Un instant, elle avait cru que l'autre femme allait tenter de la tuer. Elle était presque déçue que Lucia n'ait pas essayé de le faire. Pourtant, elle savait la fin de cette femme inévitable – elle l'avait vue.

Elle fit demi-tour et, d'un pas décidé, s'en alla dans l'autre direction, vers le hangar jouxtant une aire de débarquement. C'était une vaste caverne, où les mercenaires avaient rangé leurs navettes. Maintenant qu'elle savait le mécanisme de destruction de la prison sur le point d'être activé, elle n'avait aucune raison de s'attarder ici. Pourtant, en arrivant au hangar, elle hésita.

L'évasion du prisonnier ne l'avait pas étonnée. Il n'était pas destiné à mourir enchaîné comme un animal.
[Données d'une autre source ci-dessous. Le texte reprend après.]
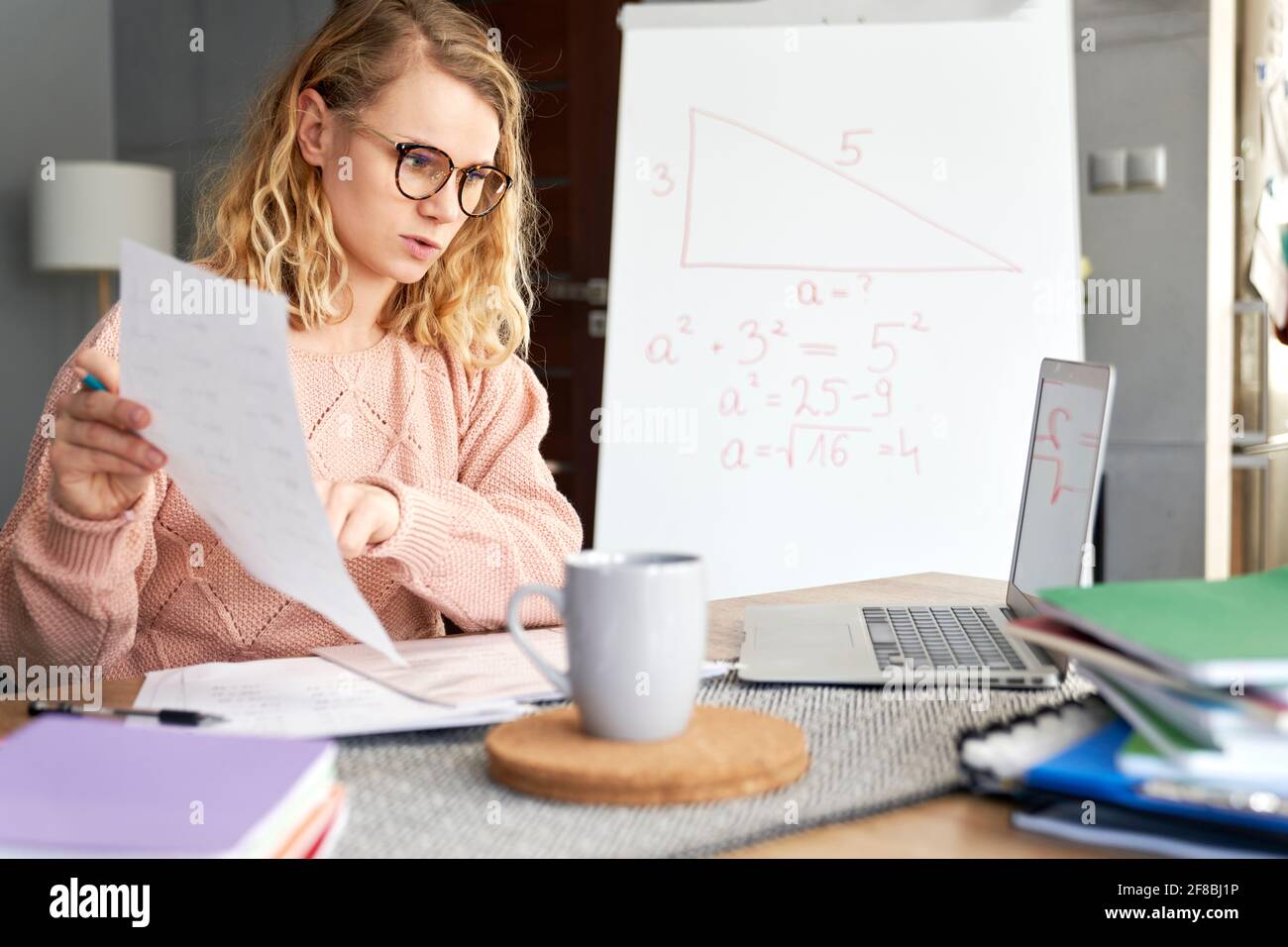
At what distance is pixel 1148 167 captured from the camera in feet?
8.29

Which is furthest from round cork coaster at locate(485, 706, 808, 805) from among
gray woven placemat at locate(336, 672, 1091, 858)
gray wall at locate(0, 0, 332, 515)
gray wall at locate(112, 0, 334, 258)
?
gray wall at locate(112, 0, 334, 258)

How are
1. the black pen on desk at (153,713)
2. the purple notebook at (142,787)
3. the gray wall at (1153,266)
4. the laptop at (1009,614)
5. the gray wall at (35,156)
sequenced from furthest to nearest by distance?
the gray wall at (35,156) → the gray wall at (1153,266) → the laptop at (1009,614) → the black pen on desk at (153,713) → the purple notebook at (142,787)

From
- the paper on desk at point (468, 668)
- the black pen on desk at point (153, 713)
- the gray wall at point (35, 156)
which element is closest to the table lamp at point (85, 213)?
the gray wall at point (35, 156)

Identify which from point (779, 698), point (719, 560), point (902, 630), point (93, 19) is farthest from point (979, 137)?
point (93, 19)

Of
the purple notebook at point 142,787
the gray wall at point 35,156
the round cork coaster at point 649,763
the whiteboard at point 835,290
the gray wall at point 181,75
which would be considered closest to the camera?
the purple notebook at point 142,787

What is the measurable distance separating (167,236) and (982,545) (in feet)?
8.80

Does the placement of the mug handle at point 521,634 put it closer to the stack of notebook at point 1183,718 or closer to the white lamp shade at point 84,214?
the stack of notebook at point 1183,718

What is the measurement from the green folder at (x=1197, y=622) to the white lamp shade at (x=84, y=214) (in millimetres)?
3277

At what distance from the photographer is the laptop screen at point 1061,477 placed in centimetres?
84

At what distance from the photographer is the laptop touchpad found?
3.03 ft

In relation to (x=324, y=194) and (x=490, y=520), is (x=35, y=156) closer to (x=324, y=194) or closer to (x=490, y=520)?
(x=324, y=194)

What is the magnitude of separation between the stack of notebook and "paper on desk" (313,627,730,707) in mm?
288

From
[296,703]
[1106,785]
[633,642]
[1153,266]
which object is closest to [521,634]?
[633,642]

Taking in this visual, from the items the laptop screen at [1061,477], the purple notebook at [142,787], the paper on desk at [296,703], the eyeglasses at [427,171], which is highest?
the eyeglasses at [427,171]
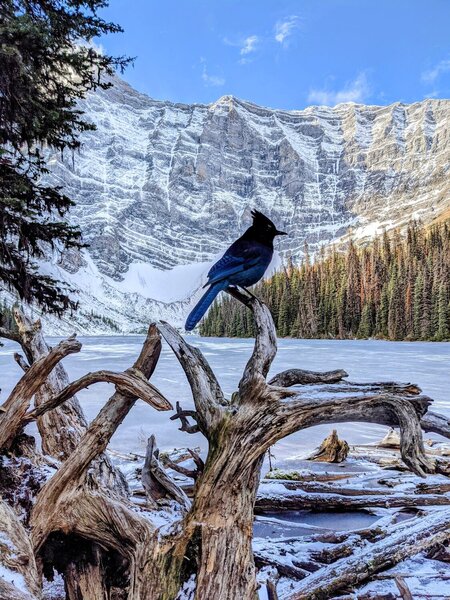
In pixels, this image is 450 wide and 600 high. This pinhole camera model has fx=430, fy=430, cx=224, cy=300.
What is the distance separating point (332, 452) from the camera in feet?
21.8

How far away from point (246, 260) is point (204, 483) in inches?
70.3

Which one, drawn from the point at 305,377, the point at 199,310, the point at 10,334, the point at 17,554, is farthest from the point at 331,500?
the point at 10,334

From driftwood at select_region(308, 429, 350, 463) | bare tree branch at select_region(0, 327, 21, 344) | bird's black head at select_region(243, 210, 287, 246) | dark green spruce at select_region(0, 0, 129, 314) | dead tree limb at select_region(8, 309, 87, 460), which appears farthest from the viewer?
driftwood at select_region(308, 429, 350, 463)

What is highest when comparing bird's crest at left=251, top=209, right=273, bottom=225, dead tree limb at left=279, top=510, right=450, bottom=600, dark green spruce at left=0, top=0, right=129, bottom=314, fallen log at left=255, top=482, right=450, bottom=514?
dark green spruce at left=0, top=0, right=129, bottom=314

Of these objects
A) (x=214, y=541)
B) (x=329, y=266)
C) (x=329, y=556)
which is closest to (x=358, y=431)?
(x=329, y=556)

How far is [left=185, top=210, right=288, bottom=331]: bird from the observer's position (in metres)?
3.46

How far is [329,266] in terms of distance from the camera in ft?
315

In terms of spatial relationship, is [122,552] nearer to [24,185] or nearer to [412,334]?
[24,185]

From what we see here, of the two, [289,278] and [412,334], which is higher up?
[289,278]

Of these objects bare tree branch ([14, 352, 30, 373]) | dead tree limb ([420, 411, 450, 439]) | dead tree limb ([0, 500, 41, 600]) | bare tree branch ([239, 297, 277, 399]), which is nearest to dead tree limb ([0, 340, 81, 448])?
bare tree branch ([14, 352, 30, 373])

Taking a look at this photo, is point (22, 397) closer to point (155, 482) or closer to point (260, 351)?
point (155, 482)

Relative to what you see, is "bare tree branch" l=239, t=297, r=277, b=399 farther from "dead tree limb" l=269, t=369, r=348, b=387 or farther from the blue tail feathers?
the blue tail feathers

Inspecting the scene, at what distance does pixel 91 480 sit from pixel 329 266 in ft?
317

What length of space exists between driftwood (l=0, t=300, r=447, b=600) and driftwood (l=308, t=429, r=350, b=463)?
11.4ft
Elle l'avait vu à trop de reprises dans ses rêves, combattant la femme blonde. Cette scène l'avait obsédée, et elle pensait enfin savoir pourquoi.

Son existence était devenue creuse, figée. Elle passait d'un contrat à un autre, mais elle n'avait aucun but personnel. Malgré son aptitude à voir dans le futur, elle n'avait jamais cherché à façonner le sien. Depuis toujours, elle avait l'impression qu'une grande destinée l'attendait, mais elle ne faisait rien pour l'atteindre.

De sa poche, elle sortit la poignée du sabre-laser et la pyramide qu'elle avait prise sur Ciutric. C'étaient là des instruments de pouvoir. Elle sentait leur importance. Ils avaient une signification, un sens – un rôle à jouer.

Les Jedi affirmaient que le Côté Lumineux avait triomphé du Côté Obscur, et que les Sith s'étaient éteints. C'était là un mensonge. Les Sith vivaient toujours. Elle avait goûté à leur pouvoir, et elle l'avait trouvé enivrant.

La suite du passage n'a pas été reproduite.